There are few reports of outcomes following stereotactic radiosurgery (SRS) for the management of cerebral cavernous malformations (CCMs) of the basal ganglia or thalamus. Therefore, the authors aimed to clarify these outcomes.

METHODS

Centers participating in the International Radiosurgery Research Foundation were queried for CCM cases managed with SRS from October 2001 to February 2021. The primary outcome of interest was hemorrhage-free survival (HFS) with a secondary outcome of symptomatic adverse radiation events (AREs). Assessment of the association of prognostic factors with HFS was conducted via Kaplan-Meier analysis and log-rank test.

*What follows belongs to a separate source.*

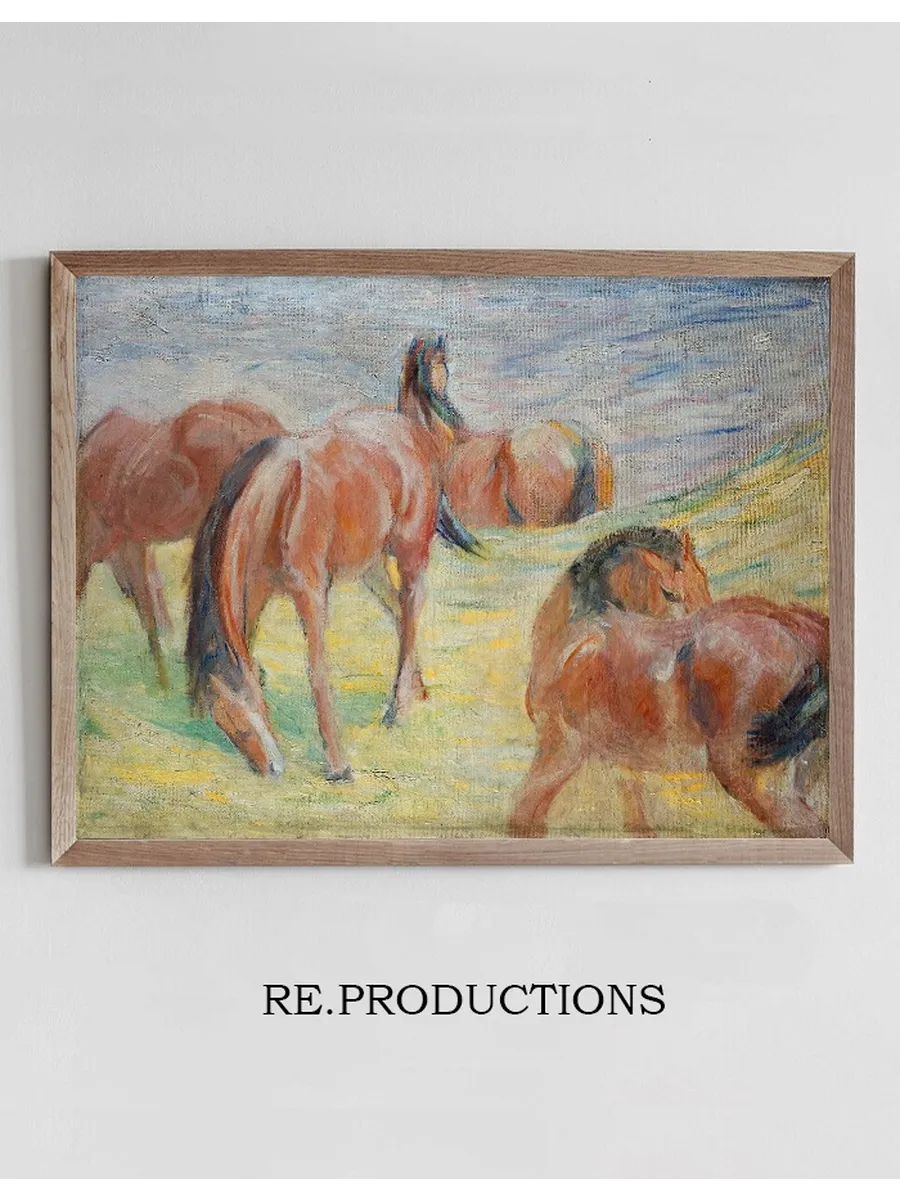 Grazing Horses I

Chi-square tests were conducted to assess potential factors associated with the incidence of AREs.

RESULTS

Seventy-three patients were identified. The median patient age was 43.5 years (range 4.4–79.5 years). Fifty-nine (80.8%) patients had hemorrhage prior to SRS. The median treatment volume was 0.9 cm3 (range 0.07–10.1 cm3) with a median margin prescription dose (MPD) of 12 Gy (range 10–20 Gy). One-, 3-, 5-, and 10-year HFS were 93.0%, 89.9%, 89.9%, and 83.0%, respectively, with one hemorrhage-related death approximately 1 year after SRS and nearly 60% and 30% of patients having improvement or stability of symptoms, respectively. There was no correlation between lesion size or MPD and HFS. Seven (9.6%) patients experienced AREs (MPDs > 12 Gy in all cases). Lesion size > 1.0 cm3 was correlated with the incidence of an ARE (p = 0.019). Forty-two (93.3%) of 45 patients treated with an MPD ≤ 12 Gy experienced neither hemorrhage nor AREs following SRS versus 17 (60.7%) of 28 patients treated with an MPD > 12 Gy (p = 0.0006).

CONCLUSIONS

SRS is a reasonable treatment strategy and confers clinical stability or improvement and hemorrhage avoidance in patients harboring CCMs of the basal ganglia or thalamus. An MPD of approximately 12 Gy is recommended for the management of CCM.